This narrative of the two parties has remained largely intact – the Conservatives more or less ignore science unless they are talking about helping industry and creating jobs, and the Liberals continue to rejoice in their role as defenders of science and promoters of evidence-based policy.
This context gave rise to the fanfare around the appointment of Mona Nemer as Chief Science Advisor a little over a year ago. Hailed by pro-science groups as a step in the right direction after the Harper conservatives had eliminated the role, Dr. Nemer’s role has been framed expansively as encompassing advisory, coordinating, and ambassadorial roles. Former Ontario Premier Kathleen Wynne followed the footsteps of Prime Minister Trudeau by appointing Molly Shoichet as Ontario’s first chief scientist during the last year of her government, with a similarly broad mandate. In both instances, academic associations and scientific organizations were effusively congratulatory, taking the appointment as indication of a greater role for scientific evidence in policy making, and welcoming the promise of greater visibility for science at the federal level.
In a countervailing move that should have surprised no one, Ontario Premier Doug Ford quickly dismissed Dr. Soichet upon taking office in late June. This was described as a conventional housecleaning move; however, it would be naive to ignore how this speaks to the politics of science being played out nationally.
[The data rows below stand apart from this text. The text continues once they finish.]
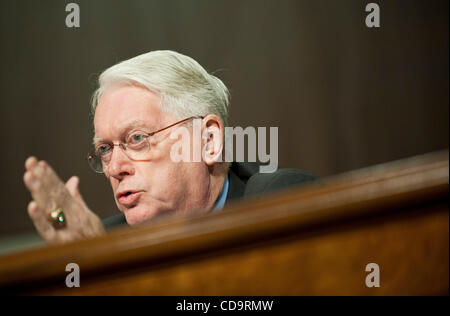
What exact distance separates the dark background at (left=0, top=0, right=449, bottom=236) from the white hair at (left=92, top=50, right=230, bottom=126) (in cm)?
11

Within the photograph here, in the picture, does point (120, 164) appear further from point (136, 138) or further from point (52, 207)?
point (52, 207)

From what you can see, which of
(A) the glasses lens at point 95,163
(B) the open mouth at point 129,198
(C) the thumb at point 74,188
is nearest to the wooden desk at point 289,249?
(C) the thumb at point 74,188

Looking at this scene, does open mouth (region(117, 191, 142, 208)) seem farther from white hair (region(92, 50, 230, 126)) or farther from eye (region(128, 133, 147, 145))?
white hair (region(92, 50, 230, 126))

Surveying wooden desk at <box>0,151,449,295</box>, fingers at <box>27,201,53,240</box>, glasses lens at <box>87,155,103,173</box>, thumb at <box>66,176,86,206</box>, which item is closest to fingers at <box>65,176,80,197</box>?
thumb at <box>66,176,86,206</box>

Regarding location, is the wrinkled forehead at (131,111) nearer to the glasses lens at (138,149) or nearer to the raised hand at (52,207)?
the glasses lens at (138,149)

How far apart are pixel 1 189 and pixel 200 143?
0.79 m

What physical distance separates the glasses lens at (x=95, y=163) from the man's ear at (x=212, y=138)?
0.29 meters

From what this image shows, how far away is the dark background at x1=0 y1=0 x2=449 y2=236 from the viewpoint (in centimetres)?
161

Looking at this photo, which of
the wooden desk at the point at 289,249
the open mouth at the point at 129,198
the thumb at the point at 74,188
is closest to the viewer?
the wooden desk at the point at 289,249

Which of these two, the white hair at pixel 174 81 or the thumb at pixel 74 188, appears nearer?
the thumb at pixel 74 188

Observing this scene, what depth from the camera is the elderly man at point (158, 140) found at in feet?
4.23

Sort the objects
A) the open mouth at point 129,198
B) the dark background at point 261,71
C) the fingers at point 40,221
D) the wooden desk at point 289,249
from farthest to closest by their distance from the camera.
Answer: the dark background at point 261,71, the open mouth at point 129,198, the fingers at point 40,221, the wooden desk at point 289,249

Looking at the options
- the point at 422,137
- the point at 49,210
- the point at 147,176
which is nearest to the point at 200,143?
the point at 147,176

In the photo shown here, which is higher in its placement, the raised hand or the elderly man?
the elderly man
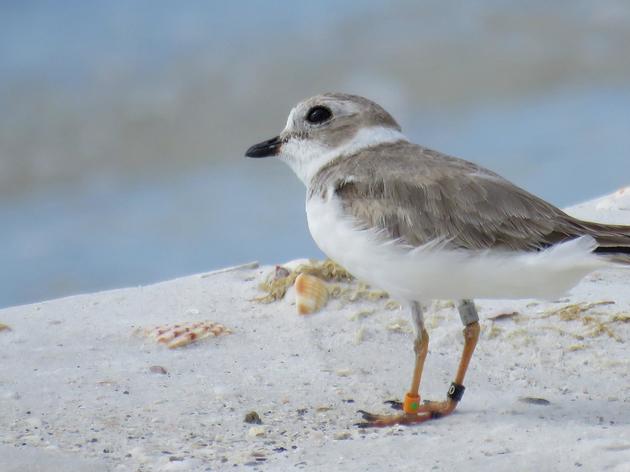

Response to this dismissal can be divided into two camps: those who don’t care (the silent majority) and those who protested it, including vocal scientists and the group Evidence for Democracy, which launched a campaign to advocate for the hiring of a replacement.
What is not being talked about are fundamental questions that we should be considering about the role and format of science advice in this country. Should we really treat the resurrection of chief science advisers as an inherent good, in the absence of systematic evidence that the incumbents are actually able to deliver on the bold and lofty goals that they are tasked with? The national discourse supporting the value of the chief scientist adviser model is embarrassingly self-referential, drawing uncritically on contributions from post-holders (e.g. here and here) who attend science policy conferences invariably defending their own achievements.
Can and should one person be designated as the main voice of “science” in government today? What other models of expert consultation should be considered? What mechanisms should be in place to review the provision of scientific advice in certain areas of government decision making where technical knowledge is deemed critical? None of these questions is being seriously raised in an open and inclusive debate today, although we do not exactly face a shortage of platforms for science policy discussions in this country.
Instead, those who have readily applauded the Liberals and booed the Ontario Conservatives are playing into the symbolic politics of their decisions. If we want more reliable, research-based knowledge to be considered in policy-making, we need more than a cheerful “team science” crowd genuflecting to any gesture, as well-intentioned as it might be, to elevate the status of science in government. An evidence-based stance to scrutinize claims and promises is as needed in these cases as in the ostensibly anti-science agendas of right-leaning parties.